El universo literario de Mariana Enriquez es esencialmente oscuro. En sus textos las sombras de los barrios parecen ser más largas y al horror sobrenatural acecha en el rabillo del ojo, justo ahí donde la mirada –cegada por terrores más mundanos- no alcanza. Recuperar esa sensación es el desafío de adaptar su obra al lenguaje de la historieta. Pero Lucas Nine sale airoso en Las cosas que perdimos en el fuego, donde recrea cuatro cuentos del libro homónimo de Enríquez.
Nine –hijo del célebre Carlos Nine- expande en estas páginas su propio estilo gráfico. Si en Borges, inspector de aves y en otros tempranos trabajos se lo podía leer como una versión aún más extrema de su padre, acá ese estilo se cruza con otras cosas, con trazos de collage y mancha de tinta que parecen más encolumnarse en la tradición del Viejo Breccia que en el surrealismo que le llegaba por herencia. Pero de esa mezcla surge una suerte de nueva verdad gráfica en la cual Nine realza la realidad, la subvierte y devuelve un retrato de los barrios porteños –especialmente los del sur- que tienen el inconfundible aroma del terror de Mariana Enríquez.
Aquí adapta “El chico sucio”, “Pablito clavó un clavito: una evocación del Petiso Orejudo”, “El patio del vecino” y “Bajo el agua negra”. Cada uno más inquietante que el anterior en su constante sugerencia de que la Buenos Aires que el lector conoce (y que probablemente odie amar, o ame odiar) está podrida y sus habitantes a merced de fuerzas oscuras. El propio Lucas reconoce esta faceta de los relatos de Enríquez cuando, consultado por Página/12, afirma que eligió los cuentos que “mostraban mejor el eje común que es la reversión monstruosa de la ciudad de Buenos Aires”. El proyecto, cuenta, comenzó cuando años atrás la revista Orsai le propuso adaptar “Bajo el agua negra”. Por entonces aún no había leído el libro de Enríquez, pero al hacerlo se encontró con que “proponía imágenes muy potentes” y se metió de lleno.
“Veo a esta adaptación (y cualquier otra, en realidad) un poco como una traducción, donde hay cosas que aparecen y otras que se pierden”, reflexiona el historietista. La afición de Enríquez por el noveno arte es bien conocida y en sus relatos trabaja muy bien la imagen. Por eso, para Nine, “su paso al medio gráfico fue natural, sin esfuerzo”. De un autor a otra, Nine elogia: “Mariana es de la escuela de los constructores de arquetipos visuales, tipo Stevenson. La historieta agrega la potencia directa que tienen las imágenes y también esa ambigüedad (ya presente en los originales, que permiten lecturas muy distintas). Para mí este es justamente el atributo crucial de lo visual”. Y amplía: “estos cuentos dejan mucho abierto y de ahí deriva su potencia, así que traté de apoyarme en eso, de no explicar lo que el original no explicaba. Después, hay algunas cuestiones técnicas naturales en una adaptación de este tipo como sintetizar ciertos pasajes o volver directo un estilo que muchas veces es indirecto”. El estilo gráfico elegido promueve justamente esa ambigüedad, que Nine defiende. “Los museos actuales abunden en explicaciones y cartelitos, tratando de exorcizar aquello que se muestra, de forzar un sentido”, compara.

================

- _Consigna 1_: Enumera los cuentos de Mariana Enriquez que, según el texto sobre la adaptación de Lucas Nine, se adaptan en la historieta.
- _Consigna 2_: Extrae del texto sobre la adaptación de Lucas Nine todo lo que va desde "Nine –hijo del" hasta "de Mariana Enríquez.".
- _Consigna 3_: Escribe cómo sigue el texto sobre la adaptación de Lucas Nine, a partir de su última oración.
Los datos no tienen relación con el texto sobre la adaptación de Lucas Nine.

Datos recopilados

================

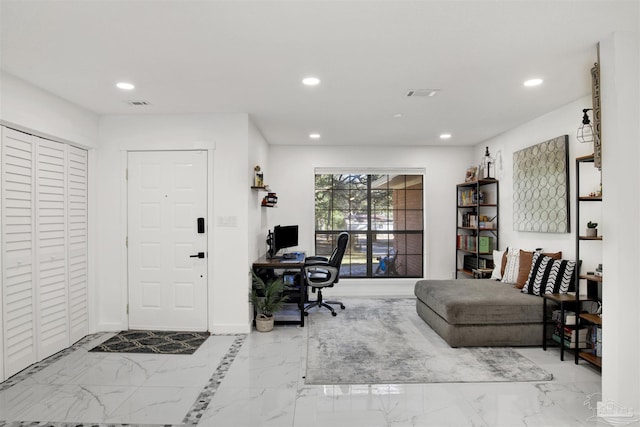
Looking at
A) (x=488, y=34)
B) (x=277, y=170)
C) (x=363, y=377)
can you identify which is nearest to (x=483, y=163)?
(x=277, y=170)

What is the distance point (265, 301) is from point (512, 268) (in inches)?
117

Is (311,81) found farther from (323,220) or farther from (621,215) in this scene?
(323,220)

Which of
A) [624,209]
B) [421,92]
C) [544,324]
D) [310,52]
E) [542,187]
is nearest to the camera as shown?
[624,209]

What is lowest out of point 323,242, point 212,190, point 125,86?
point 323,242

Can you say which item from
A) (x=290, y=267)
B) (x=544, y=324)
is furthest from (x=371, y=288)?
(x=544, y=324)

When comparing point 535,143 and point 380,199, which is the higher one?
point 535,143

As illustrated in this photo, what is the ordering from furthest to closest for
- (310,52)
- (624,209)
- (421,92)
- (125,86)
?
(421,92)
(125,86)
(310,52)
(624,209)

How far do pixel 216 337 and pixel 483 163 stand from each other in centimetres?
449

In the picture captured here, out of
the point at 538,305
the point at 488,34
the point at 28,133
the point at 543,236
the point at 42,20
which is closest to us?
the point at 42,20

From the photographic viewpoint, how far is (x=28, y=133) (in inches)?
126

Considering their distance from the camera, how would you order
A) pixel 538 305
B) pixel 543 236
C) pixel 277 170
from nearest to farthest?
pixel 538 305
pixel 543 236
pixel 277 170

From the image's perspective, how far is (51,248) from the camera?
136 inches

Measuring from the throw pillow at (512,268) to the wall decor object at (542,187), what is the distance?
36 cm

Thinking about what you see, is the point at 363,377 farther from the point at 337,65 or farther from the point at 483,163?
the point at 483,163
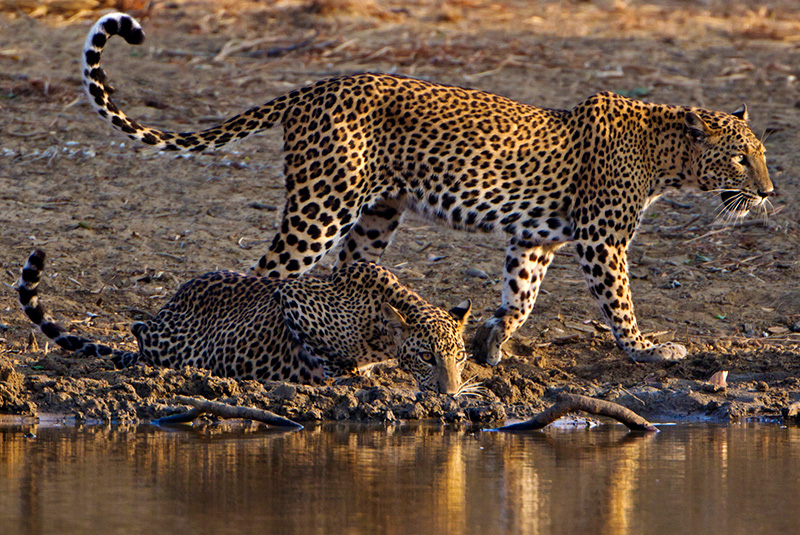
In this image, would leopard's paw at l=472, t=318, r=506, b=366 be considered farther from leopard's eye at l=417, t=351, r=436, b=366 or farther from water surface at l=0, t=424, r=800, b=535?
water surface at l=0, t=424, r=800, b=535

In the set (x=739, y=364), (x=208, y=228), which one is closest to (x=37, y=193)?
(x=208, y=228)

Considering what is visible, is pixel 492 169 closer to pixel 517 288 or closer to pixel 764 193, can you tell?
pixel 517 288

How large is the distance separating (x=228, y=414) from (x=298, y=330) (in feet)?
2.38

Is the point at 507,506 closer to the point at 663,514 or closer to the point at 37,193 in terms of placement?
the point at 663,514

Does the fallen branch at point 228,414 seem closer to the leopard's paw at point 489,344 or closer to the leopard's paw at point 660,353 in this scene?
the leopard's paw at point 489,344

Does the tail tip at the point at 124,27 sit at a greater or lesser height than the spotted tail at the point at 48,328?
greater

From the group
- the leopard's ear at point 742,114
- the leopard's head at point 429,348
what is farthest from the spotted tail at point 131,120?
the leopard's ear at point 742,114

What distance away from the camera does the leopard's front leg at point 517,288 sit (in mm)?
8453

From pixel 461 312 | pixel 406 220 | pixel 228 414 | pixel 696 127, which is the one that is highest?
pixel 696 127

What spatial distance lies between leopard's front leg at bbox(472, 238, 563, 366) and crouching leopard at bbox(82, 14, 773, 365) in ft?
0.03

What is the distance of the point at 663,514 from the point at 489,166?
398 cm

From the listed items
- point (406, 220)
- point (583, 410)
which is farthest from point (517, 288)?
point (406, 220)

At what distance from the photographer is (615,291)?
8.53 m

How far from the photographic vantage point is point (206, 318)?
7824 mm
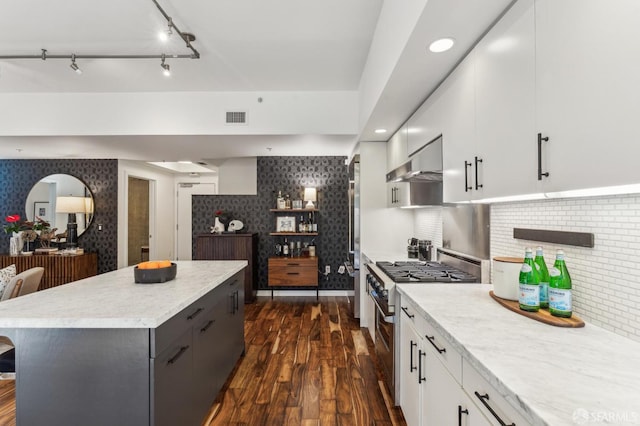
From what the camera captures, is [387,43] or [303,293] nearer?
[387,43]

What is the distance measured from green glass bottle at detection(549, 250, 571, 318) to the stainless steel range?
69cm

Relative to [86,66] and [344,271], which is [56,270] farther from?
[344,271]

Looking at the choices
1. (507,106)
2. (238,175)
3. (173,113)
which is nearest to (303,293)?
(238,175)

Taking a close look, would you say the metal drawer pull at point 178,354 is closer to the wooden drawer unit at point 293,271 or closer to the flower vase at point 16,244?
the wooden drawer unit at point 293,271

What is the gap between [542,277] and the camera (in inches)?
55.0

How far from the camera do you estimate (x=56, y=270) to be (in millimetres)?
4828

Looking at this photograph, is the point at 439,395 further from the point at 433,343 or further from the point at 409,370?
the point at 409,370

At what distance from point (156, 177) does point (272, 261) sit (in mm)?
3770

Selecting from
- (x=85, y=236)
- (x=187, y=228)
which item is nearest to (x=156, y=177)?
(x=187, y=228)

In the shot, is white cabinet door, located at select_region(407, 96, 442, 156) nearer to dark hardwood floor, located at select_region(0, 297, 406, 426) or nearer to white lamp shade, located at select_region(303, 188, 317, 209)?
dark hardwood floor, located at select_region(0, 297, 406, 426)

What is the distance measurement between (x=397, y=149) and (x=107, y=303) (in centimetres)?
272

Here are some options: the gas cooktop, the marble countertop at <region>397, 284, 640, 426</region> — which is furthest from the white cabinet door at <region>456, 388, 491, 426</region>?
the gas cooktop

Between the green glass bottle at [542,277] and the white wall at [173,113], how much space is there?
2.75 m

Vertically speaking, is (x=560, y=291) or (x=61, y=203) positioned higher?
(x=61, y=203)
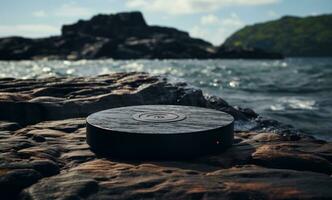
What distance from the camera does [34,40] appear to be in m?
146

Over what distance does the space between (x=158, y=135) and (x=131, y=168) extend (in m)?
0.70

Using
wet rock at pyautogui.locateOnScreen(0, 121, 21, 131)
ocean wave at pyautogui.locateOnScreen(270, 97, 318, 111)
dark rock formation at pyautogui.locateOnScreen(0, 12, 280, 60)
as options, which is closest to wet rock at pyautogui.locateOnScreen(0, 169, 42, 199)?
wet rock at pyautogui.locateOnScreen(0, 121, 21, 131)

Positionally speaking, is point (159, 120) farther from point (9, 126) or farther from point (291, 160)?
point (9, 126)

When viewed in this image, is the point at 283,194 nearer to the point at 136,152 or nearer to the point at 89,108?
the point at 136,152

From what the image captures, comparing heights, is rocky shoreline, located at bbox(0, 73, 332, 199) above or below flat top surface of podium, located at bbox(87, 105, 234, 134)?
below

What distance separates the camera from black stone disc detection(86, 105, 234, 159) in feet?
19.5

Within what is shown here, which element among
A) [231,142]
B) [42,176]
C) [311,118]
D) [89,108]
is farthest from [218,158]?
[311,118]

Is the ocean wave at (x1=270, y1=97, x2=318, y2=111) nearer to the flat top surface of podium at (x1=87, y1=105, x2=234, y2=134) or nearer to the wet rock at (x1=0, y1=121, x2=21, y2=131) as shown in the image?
the flat top surface of podium at (x1=87, y1=105, x2=234, y2=134)

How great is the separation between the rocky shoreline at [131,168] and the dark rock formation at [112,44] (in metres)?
120

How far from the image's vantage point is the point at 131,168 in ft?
17.9

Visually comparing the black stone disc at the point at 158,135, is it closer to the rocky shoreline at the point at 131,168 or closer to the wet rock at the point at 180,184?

================

- _Respuesta 1_:
- "El chico sucio"
- "Pablito clavó un clavito: una evocación del Petiso Orejudo"
- "El patio del vecino"
- "Bajo el agua negra"

- _Respuesta 2_:
Nine –hijo del célebre Carlos Nine- expande en estas páginas su propio estilo gráfico. Si en Borges, inspector de aves y en otros tempranos trabajos se lo podía leer como una versión aún más extrema de su padre, acá ese estilo se cruza con otras cosas, con trazos de collage y mancha de tinta que parecen más encolumnarse en la tradición del Viejo Breccia que en el surrealismo que le llegaba por herencia. Pero de esa mezcla surge una suerte de nueva verdad gráfica en la cual Nine realza la realidad, la subvierte y devuelve un retrato de los barrios porteños –especialmente los del sur- que tienen el inconfundible aroma del terror de Mariana Enríquez.

- _Respuesta 3_:
De toda la construcción que hace Nine, es central el modo en que convierte a la ciudad casi en un protagónico más del relato. “Para ubicar a los personajes en ‘El chico sucio’ sólo tenía que salir a dar una vuelta, porque así era mi barrio hasta hace unos meses”, comenta Nine. “Pero hay un pequeño detalle a tener en cuenta: la geografía de Enriquez es casi la nuestra, pero presenta ínfimas variaciones. Este tipo de cositas parecen mínimas pero no lo son. La ciudad de Enríquez es la que conocemos, pero al mismo tiempo es otra. Ahí está la gracia”.
El mecanismo que encuentra para construir buena parte del ambiente y ser fiel al espíritu de los cuentos de Enrìquez es centrarse en los personajes. Los protagonistas de los relatos aparecen definidos con bastante más claridad que la irrupción de lo terrorífico en el relato, que siempre es lábil, incluso “dudoso, abstracto”.
Nine tampoco era ajeno a los trabajos con cuotas de oscuridad. Su propia obra es intensa en ese sentido, aunque cruzar su trabajo con el de Enríquez levanta aún más el amperímetro. “Sus textos permiten ingresar temas y motivos, obligan a pensar nuevas soluciones, a meter más cartas en el juego; mi baraja ya viene un poco marcada, como la de cualquiera que haya publicado varios libros, por eso en este caso mi preocupación principal era conducir estos relatos hacia su explosión final, que no perdieran energía por el camino”.